Well-Known Jacksonville Resident Has Racial Slurs Yelled At Him While Delivering the Mail

By Benjamin Cox on June 11, 2020 at 12:44pm

Mick Walls drives the lane at a charity basketball game at The Bowl in 2016. Walls was first team All Conference in 1994 and a part of the Crimson squad that won the 2-A Regional Title that year.

A Jacksonville Mail Carrier and well-known member of the Jacksonville community was recently accosted by individuals with racial slurs while on the job. Mick Walls, a star basketball player while at JHS in the mid-1990s, a former assistant basketball coach at MacMurray College, and a current member of the U.S. Postal Service said that 2 vehicles shouted racial slurs at him from vehicles on Monday afternoon while he was delivering mail in the southern part of Jacksonville. “It was just a normal day for me really. I was walking east on East Superior Avenue and crossed the street to head west in the 200 block of East Superior when a red truck pulled up right at the intersection of South Clay and East Superior. They cracked the window and yelled out the n-word at me. I just ignored it and kept on delivering the mail. It’s the norm for me, to have people walk by and just shout things at me or yelling hey. It’s not the first time someone has yelled the word at me, won’t be the last. I didn’t really think anything of it. About 20 or 30 minutes later, they came back around again on the corner of Goltra and East Superior and said it again. Then, I said to myself that they are taunting me, trying to rile me up. Literally, I saw a rock in a ditch and grabbed it and put it in my bag just in case. Then, I never saw them again.”

Walls said a second vehicle got even more brazen and hateful with their taunts. “I’m still doing my route and I get around to Hardin Avenue. I’m in the 1000 block of Hardin getting ready to cross over Michigan. I’m at the house on the corner and there is a stop sign there. A white car pulls up and I didn’t think anything of it. They slowed down a little bit as I’m about to get in the mail truck and they just yell out ‘F-you people! F-Black Lives Matter! I hope they kill all of you!’ I’ve been with the postal service for the last two and a half years but as far as the magnitude of people yelling stuff like this, it’s a first.”

Walls says it hasn’t been the first time he’s encountered racism on the job.
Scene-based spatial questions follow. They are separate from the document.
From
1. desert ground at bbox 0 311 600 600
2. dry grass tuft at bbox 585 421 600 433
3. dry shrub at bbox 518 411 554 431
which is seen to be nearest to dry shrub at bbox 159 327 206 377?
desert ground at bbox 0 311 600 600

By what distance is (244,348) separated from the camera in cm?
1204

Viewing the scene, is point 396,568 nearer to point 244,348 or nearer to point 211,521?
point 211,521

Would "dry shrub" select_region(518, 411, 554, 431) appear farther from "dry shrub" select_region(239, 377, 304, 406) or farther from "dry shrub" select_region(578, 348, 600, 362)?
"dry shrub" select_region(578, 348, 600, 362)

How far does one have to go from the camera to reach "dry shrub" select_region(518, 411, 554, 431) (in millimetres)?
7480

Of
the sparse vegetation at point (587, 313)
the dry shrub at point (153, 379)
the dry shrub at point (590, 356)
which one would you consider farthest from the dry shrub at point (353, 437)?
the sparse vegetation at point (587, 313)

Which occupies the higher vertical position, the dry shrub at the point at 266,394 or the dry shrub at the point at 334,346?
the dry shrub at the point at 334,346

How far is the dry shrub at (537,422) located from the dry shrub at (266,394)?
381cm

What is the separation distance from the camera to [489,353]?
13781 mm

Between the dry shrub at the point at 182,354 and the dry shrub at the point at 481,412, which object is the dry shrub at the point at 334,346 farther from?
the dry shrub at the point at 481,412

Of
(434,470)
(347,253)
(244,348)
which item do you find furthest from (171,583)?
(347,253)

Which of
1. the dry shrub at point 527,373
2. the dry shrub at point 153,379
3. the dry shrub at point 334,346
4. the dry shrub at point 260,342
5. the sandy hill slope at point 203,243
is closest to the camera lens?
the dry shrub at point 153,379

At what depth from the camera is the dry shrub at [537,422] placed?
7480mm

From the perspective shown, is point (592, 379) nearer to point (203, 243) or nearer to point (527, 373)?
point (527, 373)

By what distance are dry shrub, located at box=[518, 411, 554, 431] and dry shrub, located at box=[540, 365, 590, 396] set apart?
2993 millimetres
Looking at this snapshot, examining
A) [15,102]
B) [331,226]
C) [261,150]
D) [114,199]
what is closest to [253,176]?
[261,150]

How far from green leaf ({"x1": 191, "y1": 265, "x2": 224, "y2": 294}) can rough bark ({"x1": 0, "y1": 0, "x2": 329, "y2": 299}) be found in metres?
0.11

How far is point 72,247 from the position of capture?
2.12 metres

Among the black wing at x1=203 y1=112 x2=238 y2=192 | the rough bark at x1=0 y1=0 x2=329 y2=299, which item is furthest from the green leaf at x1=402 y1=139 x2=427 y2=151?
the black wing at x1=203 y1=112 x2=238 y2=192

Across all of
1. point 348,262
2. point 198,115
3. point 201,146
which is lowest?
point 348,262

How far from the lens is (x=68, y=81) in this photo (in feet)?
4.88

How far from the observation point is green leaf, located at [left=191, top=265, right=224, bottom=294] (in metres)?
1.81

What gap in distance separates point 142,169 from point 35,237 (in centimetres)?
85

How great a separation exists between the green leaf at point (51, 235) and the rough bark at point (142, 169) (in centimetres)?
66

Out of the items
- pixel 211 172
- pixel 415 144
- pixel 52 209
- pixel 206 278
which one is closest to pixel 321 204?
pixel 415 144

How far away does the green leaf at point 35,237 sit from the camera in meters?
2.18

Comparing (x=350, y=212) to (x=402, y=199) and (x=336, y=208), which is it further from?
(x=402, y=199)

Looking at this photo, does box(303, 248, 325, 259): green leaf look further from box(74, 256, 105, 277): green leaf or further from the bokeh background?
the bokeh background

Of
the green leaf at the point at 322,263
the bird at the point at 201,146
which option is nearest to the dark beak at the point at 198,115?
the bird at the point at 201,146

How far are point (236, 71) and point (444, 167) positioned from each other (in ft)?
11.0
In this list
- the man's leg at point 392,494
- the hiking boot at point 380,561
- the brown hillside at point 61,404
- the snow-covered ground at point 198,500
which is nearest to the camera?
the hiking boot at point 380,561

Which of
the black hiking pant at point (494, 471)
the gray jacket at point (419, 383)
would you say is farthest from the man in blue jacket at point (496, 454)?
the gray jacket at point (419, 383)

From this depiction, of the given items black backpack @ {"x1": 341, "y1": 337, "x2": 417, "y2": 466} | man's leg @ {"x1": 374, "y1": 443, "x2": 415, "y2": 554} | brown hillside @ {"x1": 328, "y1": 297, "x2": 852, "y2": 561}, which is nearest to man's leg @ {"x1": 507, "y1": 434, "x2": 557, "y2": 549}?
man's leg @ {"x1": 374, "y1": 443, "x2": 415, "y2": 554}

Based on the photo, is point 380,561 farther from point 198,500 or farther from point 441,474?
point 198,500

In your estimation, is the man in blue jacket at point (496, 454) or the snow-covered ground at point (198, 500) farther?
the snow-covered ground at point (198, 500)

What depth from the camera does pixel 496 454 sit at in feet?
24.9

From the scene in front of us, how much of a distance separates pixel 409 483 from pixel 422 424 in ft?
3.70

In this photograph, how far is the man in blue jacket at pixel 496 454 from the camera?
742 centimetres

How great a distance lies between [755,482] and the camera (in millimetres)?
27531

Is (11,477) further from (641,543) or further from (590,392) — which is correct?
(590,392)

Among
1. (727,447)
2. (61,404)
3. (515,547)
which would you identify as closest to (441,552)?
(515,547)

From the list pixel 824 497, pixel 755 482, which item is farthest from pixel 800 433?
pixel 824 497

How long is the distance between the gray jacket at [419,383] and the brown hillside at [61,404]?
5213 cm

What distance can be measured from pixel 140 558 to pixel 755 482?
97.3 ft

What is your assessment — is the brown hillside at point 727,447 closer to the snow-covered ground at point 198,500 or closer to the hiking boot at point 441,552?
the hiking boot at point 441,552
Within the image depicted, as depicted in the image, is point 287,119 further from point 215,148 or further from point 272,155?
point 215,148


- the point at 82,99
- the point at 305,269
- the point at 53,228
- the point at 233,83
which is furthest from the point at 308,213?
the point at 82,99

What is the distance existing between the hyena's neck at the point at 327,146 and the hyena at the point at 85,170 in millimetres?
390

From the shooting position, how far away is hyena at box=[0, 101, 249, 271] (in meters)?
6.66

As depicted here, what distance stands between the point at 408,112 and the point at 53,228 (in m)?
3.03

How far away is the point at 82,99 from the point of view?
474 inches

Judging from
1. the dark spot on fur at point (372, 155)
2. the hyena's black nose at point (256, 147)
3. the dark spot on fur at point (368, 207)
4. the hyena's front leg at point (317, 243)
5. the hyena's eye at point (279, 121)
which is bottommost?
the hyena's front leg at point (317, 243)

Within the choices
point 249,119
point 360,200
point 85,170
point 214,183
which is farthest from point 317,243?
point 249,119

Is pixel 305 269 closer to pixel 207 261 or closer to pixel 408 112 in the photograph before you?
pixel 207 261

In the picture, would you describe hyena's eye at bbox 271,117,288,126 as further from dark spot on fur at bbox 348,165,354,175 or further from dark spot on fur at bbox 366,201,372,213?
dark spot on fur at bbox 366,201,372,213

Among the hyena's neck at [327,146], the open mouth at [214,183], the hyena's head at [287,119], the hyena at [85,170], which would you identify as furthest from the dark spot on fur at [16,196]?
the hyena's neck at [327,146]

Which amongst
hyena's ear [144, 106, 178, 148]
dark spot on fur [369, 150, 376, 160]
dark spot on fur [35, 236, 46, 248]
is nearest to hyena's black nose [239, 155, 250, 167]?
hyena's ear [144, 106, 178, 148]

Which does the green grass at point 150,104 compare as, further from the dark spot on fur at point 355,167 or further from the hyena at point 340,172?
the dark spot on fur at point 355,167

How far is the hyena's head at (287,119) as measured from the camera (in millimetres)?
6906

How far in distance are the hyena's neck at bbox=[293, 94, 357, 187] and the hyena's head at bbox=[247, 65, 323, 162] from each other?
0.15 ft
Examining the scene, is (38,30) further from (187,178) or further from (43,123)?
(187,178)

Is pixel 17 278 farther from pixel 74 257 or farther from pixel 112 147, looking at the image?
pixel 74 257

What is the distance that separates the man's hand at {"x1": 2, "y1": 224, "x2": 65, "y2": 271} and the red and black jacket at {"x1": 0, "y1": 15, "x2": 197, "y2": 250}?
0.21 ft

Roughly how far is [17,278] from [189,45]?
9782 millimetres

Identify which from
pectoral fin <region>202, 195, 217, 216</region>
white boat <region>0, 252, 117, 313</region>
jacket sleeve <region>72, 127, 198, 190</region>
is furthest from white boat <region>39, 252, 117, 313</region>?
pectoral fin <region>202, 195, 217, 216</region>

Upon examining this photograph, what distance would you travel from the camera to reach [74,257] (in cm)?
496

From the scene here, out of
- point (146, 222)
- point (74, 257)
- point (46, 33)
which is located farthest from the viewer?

Walls said he has spoken with the Jacksonville Police Department and the Civil Rights Division of the Springfield FBI about the description of the vehicles and possible criminal charges. He says that if authorities find out if it was juveniles doing the taunting in the incident, he wants to talk to them and that if it’s adults, they need to go to jail.

Walls says that a similar event that happened to a 14 year old boy in Community Park on Tuesday evening, to his knowledge, isn’t connected to what happened to him on Monday afternoon. A red truck called the boy a sexual slur while he was jogging in the park alone.

Walls says he and his fiancee have been happy with all the support they have received from the community after hearing about he incident. “This incident kind of makes it all real with what’s going on right now. However, I feel good about all the comments from everyone. I didn’t expect them to go like this. It just shows that there are people out here that care. They really try to understand and that’s a start. The love and support has been awesome. That’s why I always say that I’d be the first person to defend Jacksonville, and I know there are bad groups of people everywhere you go. You can’t blame the whole town for that.”

Walls hopes that it helps keep conversation moving forward about labeling, profiling, and judgment. He hopes that his story helps people understand that racism is present in the community and that it can be stopped.